Dilansir CNNIndonesia.com, Komnas HAM dan Lembaga Perlindungan Saksi dan Korban (LPSK) mengidentifikasi setidaknya ada 1.623 korban pelanggaran HAM berat dalam tragedi 1965 dan Mei 1998 tidak mendapatkan akses kesehatan dengan baik.
"Kebanyakan dari mereka adalah lansia, memiliki kondisi kesehatan dan kualitas hidup yang buruk," demikian catatan resmi dua lembaga tersebut dikutip CNNIndonesia.com, Rabu (29/3).

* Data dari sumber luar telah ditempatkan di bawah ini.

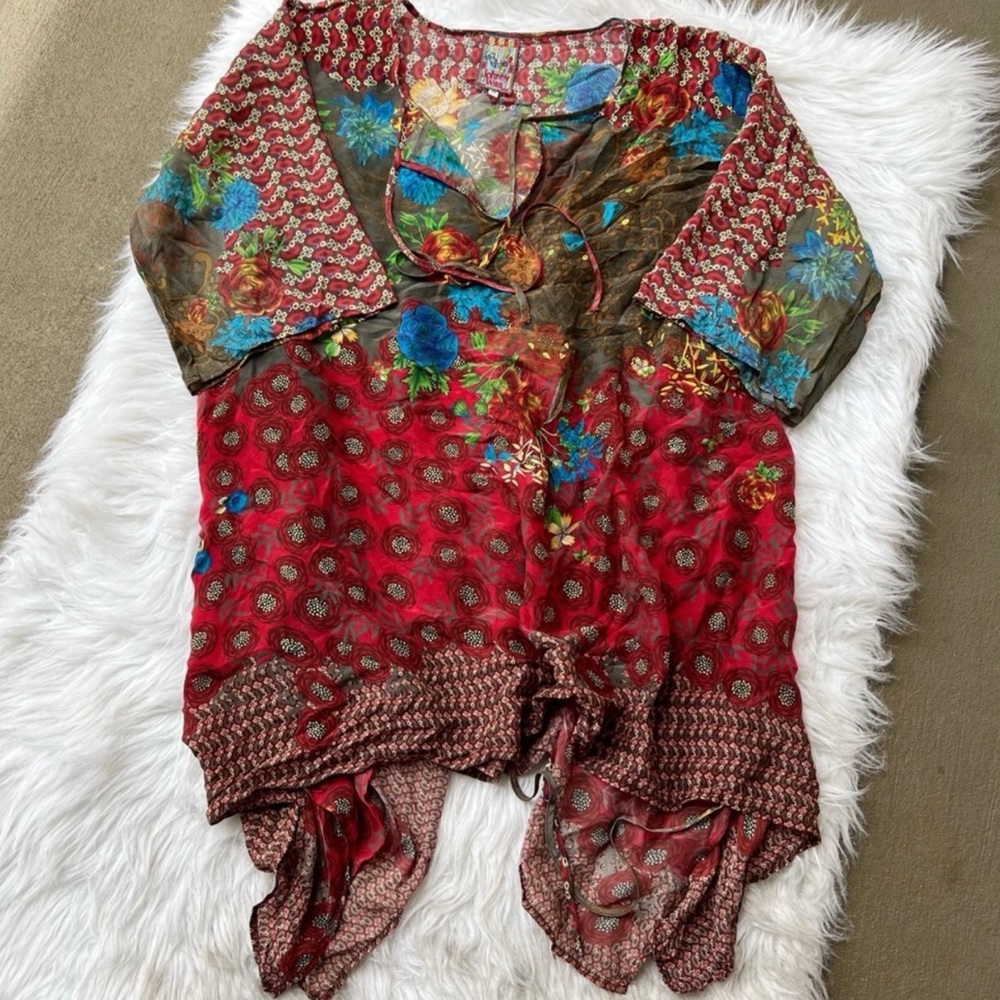 Johnny Was - Floral V Neck Tunic. Medium.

Satu masalah mengganjal bagi para korban adalah trauma berkepanjangan. Akses pelayanan kesehatan dipandang penting bagi mereka demi menggerus guncangan tersebut.
Pasal 28 H Undang-Undang Dasar 1945 menyebutkan bahwa "Setiap orang berhak hidup sejahtera lahir dan batin, bertempat tinggal, dan mendapatkan lingkungan hidup baik dan sehat serta berhak memperoleh pelayanan kesehatan."

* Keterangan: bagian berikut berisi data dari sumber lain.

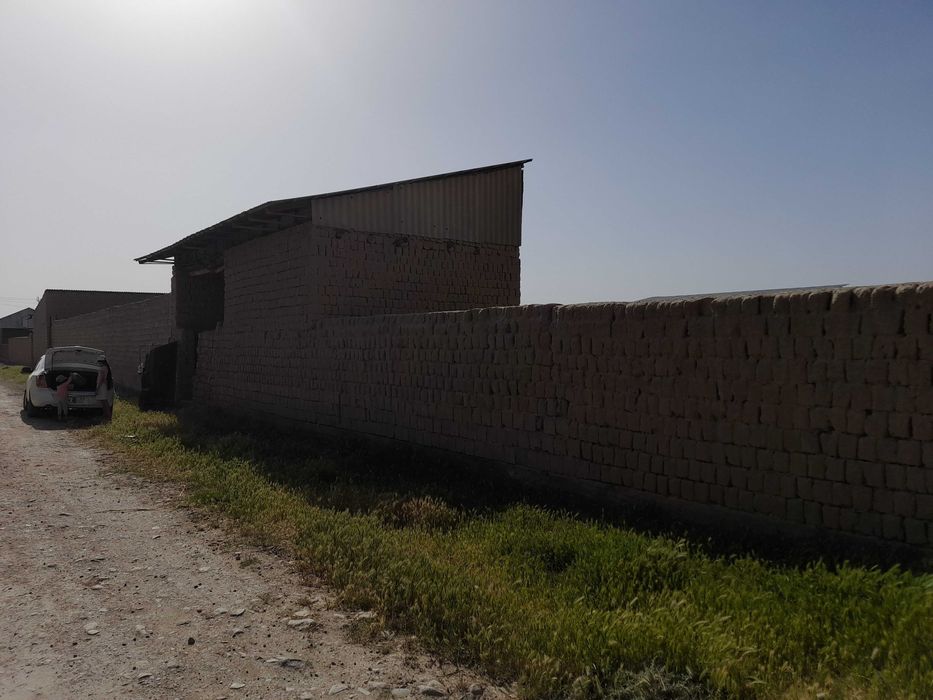 Участка сотилади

Kemudian, Undang-Undang No.36/2009 tentang Kesehatan pun dalam Pasal 138 ayat 1 dan 2 mengatur berharganya "pemeliharaan kesehatan bagi lanjut usia" dan kewajiban "pemerintah wajib menjamin ketersediaan fasilitas pelayanan kesehatan dan memfasilitasi kelompok lanjut usia untuk dapat tetap hidup mandiri dan produktif secara sosial dan ekonomis."
Namun, dalam berita lain yang ditulis CNNIndonesia.com, Yayasan Penelitian Korban Pembunuhan tahun 1965-1966 (YPKP 65) mengoreksi data Komnas HAM.

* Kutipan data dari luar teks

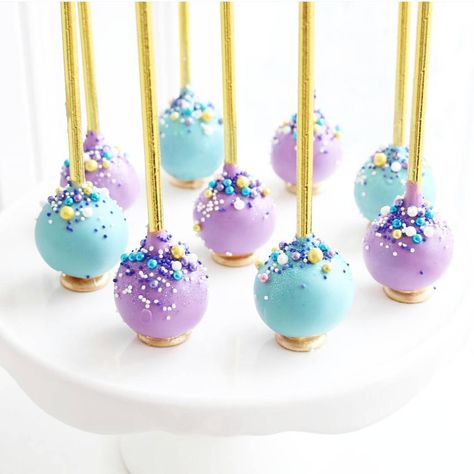 Aladdin & Princess Jasmine Cake Pops Princess Jasmine Cake, Mermaid Cake Pops, Princess Cake Pops, Jasmine Cake, Aladdin Cake, Aladdin Birthday Party, Princess Jasmine Birthday Party, Aladdin Party, Princess Jasmine Birthday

YPKP 65 menyatakan korban pelanggaran HAM pada 1965 yang belum menerima hak kesehatan sekitar 3.000 orang.
"Yang belum sekitar 3.000-an. Yang sudah mendapat perlindungan dan pelayanan kesehatan sekitar 1.600-an," ujar Bedjo Untung, Ketua YPKP 65, Rabu (29/3).
Korban terbanyak belum menerima pelayanan berada di Sumatera Barat, lalu menyusul Sumatera Utara, Jawa Barat, Jawa Tengah, dan Jawa Timur.
"Di Sumatera Barat itu seperti Pariaman dan Padang Panjang banyak sekali. Kalau di Jawa Tengah paling banyak di daerah Pekalongan, Pemalang, dan Pati," kata Bedjo.
Akan hal rentang usia, kisarannya 60-90 tahun.
Salah satu sosok dalam kategori demikian adalah Bronto
Di masa lalu, ia pernah menjadi anggota Brigade Infanteri VI Surakarta, Jawa Tengah. Bronto, seperti ditulis Rappler.com, diringkus karena mendukung Presiden Sukarno dan dituding simpatisan Partai Komunis Indonesia (PKI).
Ketika Rappler.com menuliskan kisahnya pada 1 Oktober 2015, Bronto dilukiskan sudah terbaring sakit selama sebulan. Namun, di tengah kondisi tersebut, dia tak menerima bantuan layanan kesehatan.
Langkah berbeda pihak berwenang pernah diambil Rusdy Mastura, Wali Kota Palu dengan masa jabatan 2005 hingga 2015.
Laman Pengadilan Rakyat Internasional (IPT) 1965 mewartakan bahwa pejabat daerah itu memungkinkan korban kasus pembunuhan massal Tragedi 1965 untuk mendapatkan pelayanan kesehatan gratis bagi korban--selain menyerahkan beasiswa atau memberikan pendidikan gratis bagi anak-anak dan para cucu korban.
Kebijakan demikian terlontar setelah ia lebih dulu meminta maaf kepada para korban pada Maret 2012.
"Saya minta maaf atas nama Pemerintah Kota Palu kepada seluruh korban peristiwa 1965 di Kota Palu dan di Sulawesi Tengah," ucapnya kala itu sembari mengakui bahwa dirinya besar dengan didikan bapaknya yang aktivis Masyumi --rival politik PKI, organisasi yang dilekatkan dengan peristiwa 1965.